Sebelum Program Prakarsa Bagja Juara dijalankan, jerami pascapanen di Desa Pasirtanjung umumnya dibakar.

Sekitar 200 ton jerami dibakar setiap musim panen, memicu pencemaran udara, peningkatan emisi karbon, risiko Infeksi Saluran Pernapasan Akut (ISPA), serta penurunan kualitas tanah.

Di saat yang sama, warga juga menghadapi keterbatasan akses air bersih akibat tingginya biaya sambungan air PAMSIMAS yang mencapai sekitar Rp500.000 per rumah tangga.

Setelah program berjalan, rata-rata 2–3 ton jerami per musim panen berhasil dikelola secara produktif.

Tercatat, pengurangan limbah jerami mencapai 673,9 ton per tahun, sekaligus berkontribusi pada penurunan emisi Gas Rumah Kaca (GRK).

Program ini juga menjawab persoalan kualitas dan distribusi air bersih, mengingat sumber air di desa tersebut cenderung mengandung kapur dan belum merata.

Keberhasilan program tak lepas dari dukungan pemerintah daerah melalui kebijakan dan pendampingan berkelanjutan.

Salah satunya ditandai dengan terbitnya Surat Himbauan Desa Pasirtanjung Nomor 500.6/16/DS/2024 terkait praktik pertanian berkelanjutan dan pengelolaan jerami ramah lingkungan.

Pemerintah daerah juga bersinergi lintas OPD, termasuk Dinas Lingkungan Hidup dan Kebersihan serta Dinas Pertanian, dalam pengembangan Program Kampung Iklim (ProKlim) dan monitoring program secara berkelanjutan.

Area Manager Communication, Relations & CSR PT Pertamina Patra Niaga Regional JBB, Susanto August Satria, menegaskan komitmen perusahaan untuk memperluas manfaat program serupa.

“Pencapaian ini menunjukkan bagaimana kolaborasi menghasilkan perubahan nyata.

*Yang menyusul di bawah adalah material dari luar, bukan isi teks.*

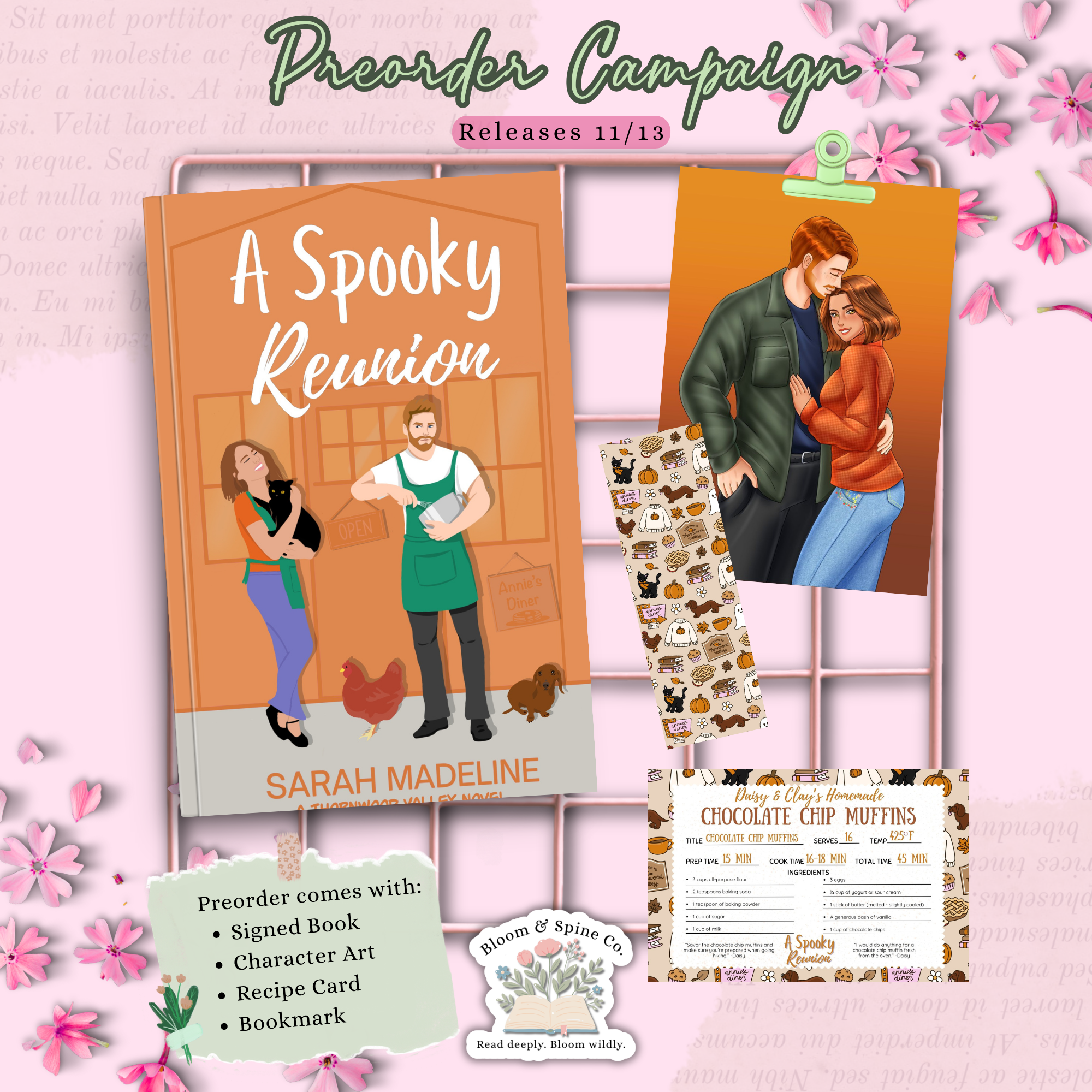 A Spooky Reunion by Sarah Madeline **PREORDER**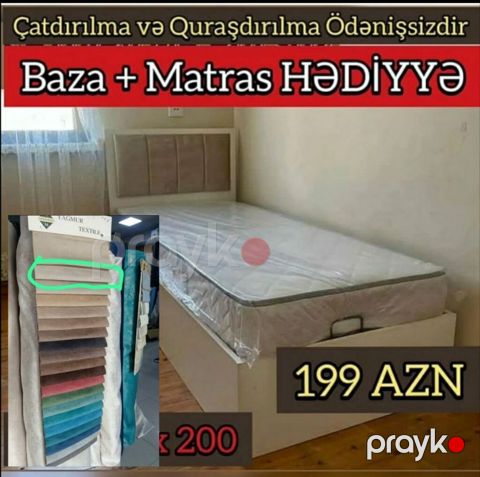 Yeni, Təknəfərlik çarpayı, Bazalı, Matras ilə, Azərbaycan — Bakı
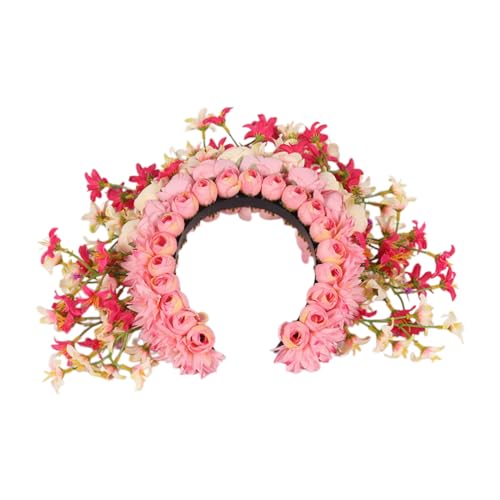 Vintage-inspirierter Blumen-Haarschmuck mit ethnischen Blumen, anmutiges Haar-Accessoire für Frauen, femininer Hochzeitskopfschmuck, modische Haarverzierung von Rebellious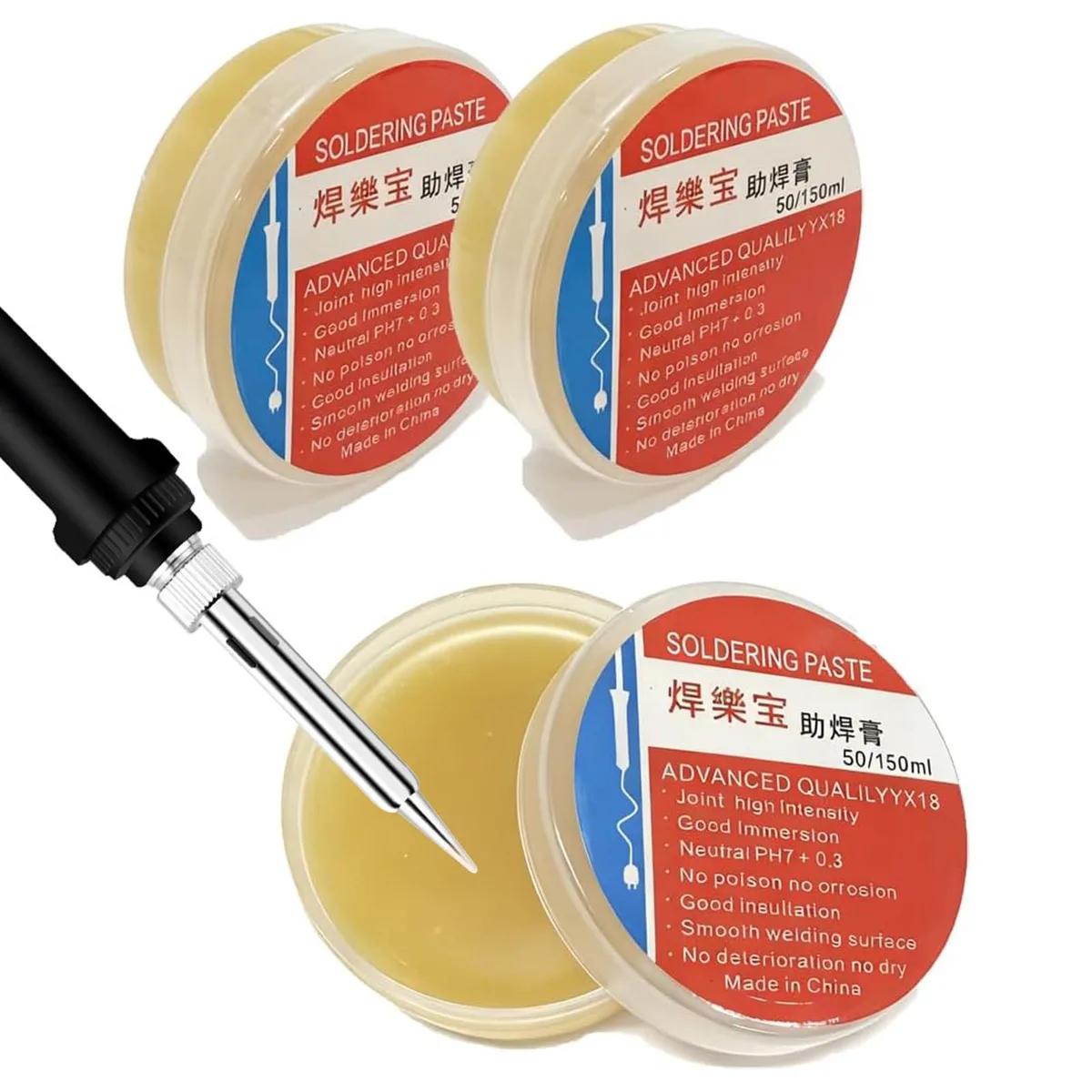  Soldering Flux Paste Lead-Free No-Clean 3pcs 32g — product photo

Pertamina akan terus berkomitmen menjalankan program pemberdayaan yang berdampak positif, dengan harapan bukan hanya di Karawang, tetapi juga dapat dilakukan di daerah lain,” ujar Satria.

Program Prakarsa Bagja Juara sejalan dengan Tujuan Pembangunan Berkelanjutan (SDGs), khususnya poin 12 tentang konsumsi dan produksi yang bertanggung jawab, poin 13 tentang penanganan perubahan iklim, serta poin 8 tentang pekerjaan layak dan pertumbuhan ekonomi melalui pemberdayaan petani lokal.